=== Section Start ===
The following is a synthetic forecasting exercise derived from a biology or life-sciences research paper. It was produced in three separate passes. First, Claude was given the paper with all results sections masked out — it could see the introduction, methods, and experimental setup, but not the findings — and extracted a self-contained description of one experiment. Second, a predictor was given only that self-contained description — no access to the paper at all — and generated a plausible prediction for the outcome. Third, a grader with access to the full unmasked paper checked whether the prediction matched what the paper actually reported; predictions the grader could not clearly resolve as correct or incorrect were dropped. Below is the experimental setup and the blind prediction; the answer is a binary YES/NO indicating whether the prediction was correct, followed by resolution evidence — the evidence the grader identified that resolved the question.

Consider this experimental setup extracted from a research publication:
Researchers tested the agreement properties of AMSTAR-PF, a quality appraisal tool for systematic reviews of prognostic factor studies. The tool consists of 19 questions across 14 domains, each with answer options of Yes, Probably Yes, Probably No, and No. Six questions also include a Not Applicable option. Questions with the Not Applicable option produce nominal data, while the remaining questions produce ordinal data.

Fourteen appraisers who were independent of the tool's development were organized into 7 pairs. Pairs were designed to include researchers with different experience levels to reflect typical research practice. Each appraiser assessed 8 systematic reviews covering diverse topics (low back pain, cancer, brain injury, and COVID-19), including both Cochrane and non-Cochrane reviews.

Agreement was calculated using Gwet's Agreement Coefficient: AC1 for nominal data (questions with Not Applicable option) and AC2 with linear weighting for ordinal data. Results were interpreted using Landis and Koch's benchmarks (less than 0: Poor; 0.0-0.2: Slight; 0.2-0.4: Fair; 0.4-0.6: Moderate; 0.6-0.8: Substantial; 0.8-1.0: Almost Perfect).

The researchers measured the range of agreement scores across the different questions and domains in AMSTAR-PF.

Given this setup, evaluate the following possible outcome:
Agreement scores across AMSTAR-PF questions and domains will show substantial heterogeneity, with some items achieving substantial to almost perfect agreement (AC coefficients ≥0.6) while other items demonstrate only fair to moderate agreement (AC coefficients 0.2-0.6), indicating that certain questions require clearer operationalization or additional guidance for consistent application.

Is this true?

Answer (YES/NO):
=== Section End ===
*Exercise requirements*:
Nothing should appear in the answer except the lines above from the line with "Consider this experimental" through the line with "Given this setup, evaluate", both included, written out exactly.

*Solution to the exercise*:
Consider this experimental setup extracted from a research publication:
Researchers tested the agreement properties of AMSTAR-PF, a quality appraisal tool for systematic reviews of prognostic factor studies. The tool consists of 19 questions across 14 domains, each with answer options of Yes, Probably Yes, Probably No, and No. Six questions also include a Not Applicable option. Questions with the Not Applicable option produce nominal data, while the remaining questions produce ordinal data.

Fourteen appraisers who were independent of the tool's development were organized into 7 pairs. Pairs were designed to include researchers with different experience levels to reflect typical research practice. Each appraiser assessed 8 systematic reviews covering diverse topics (low back pain, cancer, brain injury, and COVID-19), including both Cochrane and non-Cochrane reviews.

Agreement was calculated using Gwet's Agreement Coefficient: AC1 for nominal data (questions with Not Applicable option) and AC2 with linear weighting for ordinal data. Results were interpreted using Landis and Koch's benchmarks (less than 0: Poor; 0.0-0.2: Slight; 0.2-0.4: Fair; 0.4-0.6: Moderate; 0.6-0.8: Substantial; 0.8-1.0: Almost Perfect).

The researchers measured the range of agreement scores across the different questions and domains in AMSTAR-PF.

Given this setup, evaluate the following possible outcome:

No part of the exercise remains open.